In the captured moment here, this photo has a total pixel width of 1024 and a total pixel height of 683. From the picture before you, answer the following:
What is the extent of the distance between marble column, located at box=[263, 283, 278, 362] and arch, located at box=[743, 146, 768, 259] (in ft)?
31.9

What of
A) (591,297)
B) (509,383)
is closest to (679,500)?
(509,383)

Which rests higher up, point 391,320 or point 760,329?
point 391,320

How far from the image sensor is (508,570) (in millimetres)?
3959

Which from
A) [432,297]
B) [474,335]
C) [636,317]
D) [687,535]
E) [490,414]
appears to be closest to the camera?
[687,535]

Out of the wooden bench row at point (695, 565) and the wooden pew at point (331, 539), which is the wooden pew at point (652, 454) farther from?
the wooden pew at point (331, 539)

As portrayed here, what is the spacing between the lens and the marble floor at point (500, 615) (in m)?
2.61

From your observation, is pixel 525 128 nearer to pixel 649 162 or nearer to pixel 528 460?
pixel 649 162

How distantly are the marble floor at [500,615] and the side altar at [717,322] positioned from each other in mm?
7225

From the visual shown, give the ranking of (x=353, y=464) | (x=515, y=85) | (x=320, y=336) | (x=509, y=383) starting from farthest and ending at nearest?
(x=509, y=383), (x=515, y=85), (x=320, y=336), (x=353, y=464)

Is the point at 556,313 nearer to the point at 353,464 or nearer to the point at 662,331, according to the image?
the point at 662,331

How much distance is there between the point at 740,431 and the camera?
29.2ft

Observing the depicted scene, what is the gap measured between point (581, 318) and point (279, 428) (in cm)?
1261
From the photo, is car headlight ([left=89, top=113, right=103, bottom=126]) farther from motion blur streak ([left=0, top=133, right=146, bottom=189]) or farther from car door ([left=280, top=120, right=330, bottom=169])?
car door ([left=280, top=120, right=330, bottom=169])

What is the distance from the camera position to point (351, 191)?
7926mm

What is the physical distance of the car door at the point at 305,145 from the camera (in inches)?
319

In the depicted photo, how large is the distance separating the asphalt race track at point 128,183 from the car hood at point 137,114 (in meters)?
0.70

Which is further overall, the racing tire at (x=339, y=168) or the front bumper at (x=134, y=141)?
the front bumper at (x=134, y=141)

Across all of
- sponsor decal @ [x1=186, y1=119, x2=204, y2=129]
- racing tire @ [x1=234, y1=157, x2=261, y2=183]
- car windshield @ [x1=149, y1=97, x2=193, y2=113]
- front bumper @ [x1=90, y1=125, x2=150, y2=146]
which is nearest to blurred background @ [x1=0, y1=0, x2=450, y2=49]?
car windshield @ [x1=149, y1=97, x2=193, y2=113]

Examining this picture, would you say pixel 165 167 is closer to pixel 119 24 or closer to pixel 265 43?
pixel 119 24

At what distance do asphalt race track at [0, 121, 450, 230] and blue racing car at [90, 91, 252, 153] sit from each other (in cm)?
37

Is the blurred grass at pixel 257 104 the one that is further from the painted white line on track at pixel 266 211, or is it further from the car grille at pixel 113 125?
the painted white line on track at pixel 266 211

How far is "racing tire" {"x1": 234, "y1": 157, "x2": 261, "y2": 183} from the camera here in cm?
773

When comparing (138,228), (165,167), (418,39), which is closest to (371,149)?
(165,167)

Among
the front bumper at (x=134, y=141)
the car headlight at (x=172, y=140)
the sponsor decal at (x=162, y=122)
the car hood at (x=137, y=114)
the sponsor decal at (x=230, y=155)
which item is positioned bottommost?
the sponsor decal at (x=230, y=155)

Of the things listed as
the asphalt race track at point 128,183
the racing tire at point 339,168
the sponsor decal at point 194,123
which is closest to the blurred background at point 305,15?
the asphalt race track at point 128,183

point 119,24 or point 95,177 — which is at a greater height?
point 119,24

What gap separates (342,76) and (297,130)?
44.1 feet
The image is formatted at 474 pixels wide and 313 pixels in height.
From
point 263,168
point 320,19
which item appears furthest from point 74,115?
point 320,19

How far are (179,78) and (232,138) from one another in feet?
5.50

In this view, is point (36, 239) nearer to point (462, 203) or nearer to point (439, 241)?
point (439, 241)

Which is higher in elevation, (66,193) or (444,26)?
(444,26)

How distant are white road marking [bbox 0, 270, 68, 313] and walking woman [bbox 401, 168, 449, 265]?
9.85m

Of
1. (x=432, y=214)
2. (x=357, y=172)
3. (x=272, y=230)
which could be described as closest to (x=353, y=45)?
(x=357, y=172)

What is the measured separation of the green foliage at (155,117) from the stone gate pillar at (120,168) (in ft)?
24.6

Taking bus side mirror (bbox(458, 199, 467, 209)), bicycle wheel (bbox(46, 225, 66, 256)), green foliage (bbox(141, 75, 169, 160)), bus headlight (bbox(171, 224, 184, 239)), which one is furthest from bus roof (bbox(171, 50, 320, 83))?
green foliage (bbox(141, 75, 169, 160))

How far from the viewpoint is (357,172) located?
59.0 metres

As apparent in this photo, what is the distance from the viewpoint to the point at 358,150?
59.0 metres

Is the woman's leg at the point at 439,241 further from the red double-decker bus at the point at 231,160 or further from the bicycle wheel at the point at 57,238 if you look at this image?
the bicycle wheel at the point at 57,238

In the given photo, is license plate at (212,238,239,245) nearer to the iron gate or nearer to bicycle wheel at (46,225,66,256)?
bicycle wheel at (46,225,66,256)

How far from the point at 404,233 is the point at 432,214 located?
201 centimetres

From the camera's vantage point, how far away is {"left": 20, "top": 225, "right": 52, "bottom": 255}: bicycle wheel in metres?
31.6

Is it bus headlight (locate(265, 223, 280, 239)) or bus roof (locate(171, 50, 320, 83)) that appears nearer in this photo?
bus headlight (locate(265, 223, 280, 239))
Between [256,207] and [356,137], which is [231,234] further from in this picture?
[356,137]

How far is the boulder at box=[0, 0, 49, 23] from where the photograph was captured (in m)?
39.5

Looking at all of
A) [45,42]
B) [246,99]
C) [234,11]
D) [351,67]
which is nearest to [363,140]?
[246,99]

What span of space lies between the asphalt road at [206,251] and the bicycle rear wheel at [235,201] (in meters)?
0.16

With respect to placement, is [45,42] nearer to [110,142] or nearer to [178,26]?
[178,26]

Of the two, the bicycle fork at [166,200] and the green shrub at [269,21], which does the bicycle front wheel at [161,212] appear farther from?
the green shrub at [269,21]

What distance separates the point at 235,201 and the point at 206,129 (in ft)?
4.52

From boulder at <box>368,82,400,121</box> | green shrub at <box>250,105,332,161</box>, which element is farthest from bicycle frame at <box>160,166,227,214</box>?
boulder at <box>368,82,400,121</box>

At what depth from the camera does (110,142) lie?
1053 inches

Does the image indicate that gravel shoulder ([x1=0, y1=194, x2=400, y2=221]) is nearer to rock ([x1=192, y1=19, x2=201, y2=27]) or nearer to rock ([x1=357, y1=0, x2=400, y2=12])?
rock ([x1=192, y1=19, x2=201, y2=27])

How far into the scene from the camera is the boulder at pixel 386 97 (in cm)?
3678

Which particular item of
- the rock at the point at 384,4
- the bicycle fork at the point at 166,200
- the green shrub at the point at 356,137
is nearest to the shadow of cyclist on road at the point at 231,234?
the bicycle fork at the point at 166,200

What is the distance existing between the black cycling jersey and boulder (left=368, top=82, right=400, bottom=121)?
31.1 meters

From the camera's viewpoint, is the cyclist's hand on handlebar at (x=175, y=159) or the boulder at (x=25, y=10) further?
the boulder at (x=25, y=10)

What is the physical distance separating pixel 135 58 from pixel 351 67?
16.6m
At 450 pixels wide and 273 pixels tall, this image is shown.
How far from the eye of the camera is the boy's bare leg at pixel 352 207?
........
#### PROBLEM STATEMENT:
Rewrite all of the records above, replacing "marble column" with "stone column" and leaving every other word unchanged.

#### ANSWER TO THIS TASK:
In the captured moment here, this photo has a total pixel width of 1024 and a total pixel height of 683. From the picture before you, answer the following:
What is the extent of the distance between stone column, located at box=[263, 283, 278, 362] and arch, located at box=[743, 146, 768, 259] (in ft)?
31.9

What of
A) (591,297)
B) (509,383)
is closest to (679,500)?
(509,383)

Which rests higher up, point 391,320 or point 760,329?
point 391,320

How far from the image sensor is (508,570) (in millimetres)?
3959

Which from
A) [432,297]
B) [474,335]
C) [636,317]
D) [687,535]
E) [490,414]
appears to be closest to the camera?
[687,535]

Out of the wooden bench row at point (695, 565) and the wooden pew at point (331, 539), which is the wooden pew at point (652, 454) farther from?
the wooden pew at point (331, 539)

As portrayed here, what is the spacing between the lens and the marble floor at point (500, 615) (in m)?
2.61

From your observation, is pixel 525 128 nearer to pixel 649 162 or nearer to pixel 528 460?
pixel 649 162

How distantly are the marble floor at [500,615] and the side altar at [717,322] positioned from each other in mm?
7225

From the visual shown, give the ranking of (x=353, y=464) | (x=515, y=85) | (x=320, y=336) | (x=509, y=383) starting from farthest and ending at nearest?
(x=509, y=383), (x=515, y=85), (x=320, y=336), (x=353, y=464)

Is the point at 556,313 nearer to the point at 353,464 or nearer to the point at 662,331, according to the image?
the point at 662,331

How much distance is there between the point at 740,431 and the camera?
29.2ft

Observing the depicted scene, what is the gap measured between point (581, 318) and point (279, 428) (in cm)?
1261
From the photo, is car headlight ([left=89, top=113, right=103, bottom=126]) farther from motion blur streak ([left=0, top=133, right=146, bottom=189]) or farther from car door ([left=280, top=120, right=330, bottom=169])?
car door ([left=280, top=120, right=330, bottom=169])

What is the distance from the camera position to point (351, 191)?
7926mm

What is the physical distance of the car door at the point at 305,145 from the camera (in inches)?
319

In the depicted photo, how large is the distance separating the asphalt race track at point 128,183 from the car hood at point 137,114 (in meters)?
0.70

Which is further overall, the racing tire at (x=339, y=168) or the front bumper at (x=134, y=141)?
the front bumper at (x=134, y=141)

Across all of
- sponsor decal @ [x1=186, y1=119, x2=204, y2=129]
- racing tire @ [x1=234, y1=157, x2=261, y2=183]
- car windshield @ [x1=149, y1=97, x2=193, y2=113]
- front bumper @ [x1=90, y1=125, x2=150, y2=146]
which is nearest to blurred background @ [x1=0, y1=0, x2=450, y2=49]?
car windshield @ [x1=149, y1=97, x2=193, y2=113]

Examining this picture, would you say pixel 165 167 is closer to pixel 119 24 or closer to pixel 265 43?
pixel 119 24

At what distance do asphalt race track at [0, 121, 450, 230] and blue racing car at [90, 91, 252, 153] sit from each other (in cm)?
37

Is the blurred grass at pixel 257 104 the one that is further from the painted white line on track at pixel 266 211, or is it further from the car grille at pixel 113 125?
the painted white line on track at pixel 266 211

How far is "racing tire" {"x1": 234, "y1": 157, "x2": 261, "y2": 183} from the camera here in cm?
773

When comparing (138,228), (165,167), (418,39), which is closest to (371,149)?
(165,167)

Among
the front bumper at (x=134, y=141)
the car headlight at (x=172, y=140)
the sponsor decal at (x=162, y=122)
the car hood at (x=137, y=114)
the sponsor decal at (x=230, y=155)
which item is positioned bottommost?
the sponsor decal at (x=230, y=155)

Of the things listed as
the asphalt race track at point 128,183
the racing tire at point 339,168
the sponsor decal at point 194,123
which is closest to the blurred background at point 305,15?
the asphalt race track at point 128,183

point 119,24 or point 95,177 — which is at a greater height?
point 119,24

What gap separates (342,76) and (297,130)?
44.1 feet
The image is formatted at 474 pixels wide and 313 pixels in height.
From
point 263,168
point 320,19
which item appears furthest from point 74,115?
point 320,19

How far are (179,78) and (232,138) from one another in feet?
5.50

In this view, is point (36, 239) nearer to point (462, 203) or nearer to point (439, 241)?
point (439, 241)

Which is higher in elevation, (66,193) or (444,26)?
(444,26)

How distant are white road marking [bbox 0, 270, 68, 313] and walking woman [bbox 401, 168, 449, 265]?
9.85m

Of
1. (x=432, y=214)
2. (x=357, y=172)
3. (x=272, y=230)
which could be described as closest to (x=353, y=45)?
(x=357, y=172)

What is the measured separation of the green foliage at (155,117) from the stone gate pillar at (120,168) (in ft)?
24.6

Taking bus side mirror (bbox(458, 199, 467, 209)), bicycle wheel (bbox(46, 225, 66, 256)), green foliage (bbox(141, 75, 169, 160)), bus headlight (bbox(171, 224, 184, 239)), which one is furthest from bus roof (bbox(171, 50, 320, 83))?
green foliage (bbox(141, 75, 169, 160))

How far from the viewpoint is (357,172) located?
59.0 metres

As apparent in this photo, what is the distance from the viewpoint to the point at 358,150?
59.0 metres

Is the woman's leg at the point at 439,241 further from the red double-decker bus at the point at 231,160 or further from the bicycle wheel at the point at 57,238 if you look at this image?
the bicycle wheel at the point at 57,238

In the given photo, is license plate at (212,238,239,245) nearer to the iron gate or nearer to bicycle wheel at (46,225,66,256)?
bicycle wheel at (46,225,66,256)

How far from the point at 404,233 is the point at 432,214 located?
201 centimetres

From the camera's vantage point, how far away is {"left": 20, "top": 225, "right": 52, "bottom": 255}: bicycle wheel in metres?
31.6

Is it bus headlight (locate(265, 223, 280, 239)) or bus roof (locate(171, 50, 320, 83)) that appears nearer in this photo?
bus headlight (locate(265, 223, 280, 239))
Between [256,207] and [356,137], which is [231,234] further from in this picture?
[356,137]

How far is the boulder at box=[0, 0, 49, 23] from where the photograph was captured (in m)?
39.5

Looking at all of
A) [45,42]
B) [246,99]
C) [234,11]
D) [351,67]
which is nearest to [363,140]?
[246,99]

What span of space lies between the asphalt road at [206,251] and the bicycle rear wheel at [235,201] (in meters)?
0.16

With respect to placement, is [45,42] nearer to [110,142] or nearer to [178,26]?
[178,26]

Of the two, the bicycle fork at [166,200] and the green shrub at [269,21], which does the bicycle front wheel at [161,212] appear farther from?
the green shrub at [269,21]

What distance separates the point at 235,201 and the point at 206,129 (in ft)?
4.52

From boulder at <box>368,82,400,121</box> | green shrub at <box>250,105,332,161</box>, which element is farthest from bicycle frame at <box>160,166,227,214</box>?
boulder at <box>368,82,400,121</box>

At what depth from the camera does (110,142) lie?
1053 inches

Does the image indicate that gravel shoulder ([x1=0, y1=194, x2=400, y2=221]) is nearer to rock ([x1=192, y1=19, x2=201, y2=27]) or nearer to rock ([x1=357, y1=0, x2=400, y2=12])?
rock ([x1=192, y1=19, x2=201, y2=27])

How far into the scene from the camera is the boulder at pixel 386 97 (in cm)?
3678

Which particular item of
- the rock at the point at 384,4
- the bicycle fork at the point at 166,200
- the green shrub at the point at 356,137
is nearest to the shadow of cyclist on road at the point at 231,234?
the bicycle fork at the point at 166,200

What is the distance existing between the black cycling jersey and boulder (left=368, top=82, right=400, bottom=121)?
31.1 meters

From the camera's viewpoint, is the cyclist's hand on handlebar at (x=175, y=159) or the boulder at (x=25, y=10) further?
the boulder at (x=25, y=10)

What is the physical distance separating pixel 135 58 from pixel 351 67?
16.6m
At 450 pixels wide and 273 pixels tall, this image is shown.
How far from the eye of the camera is the boy's bare leg at pixel 352 207?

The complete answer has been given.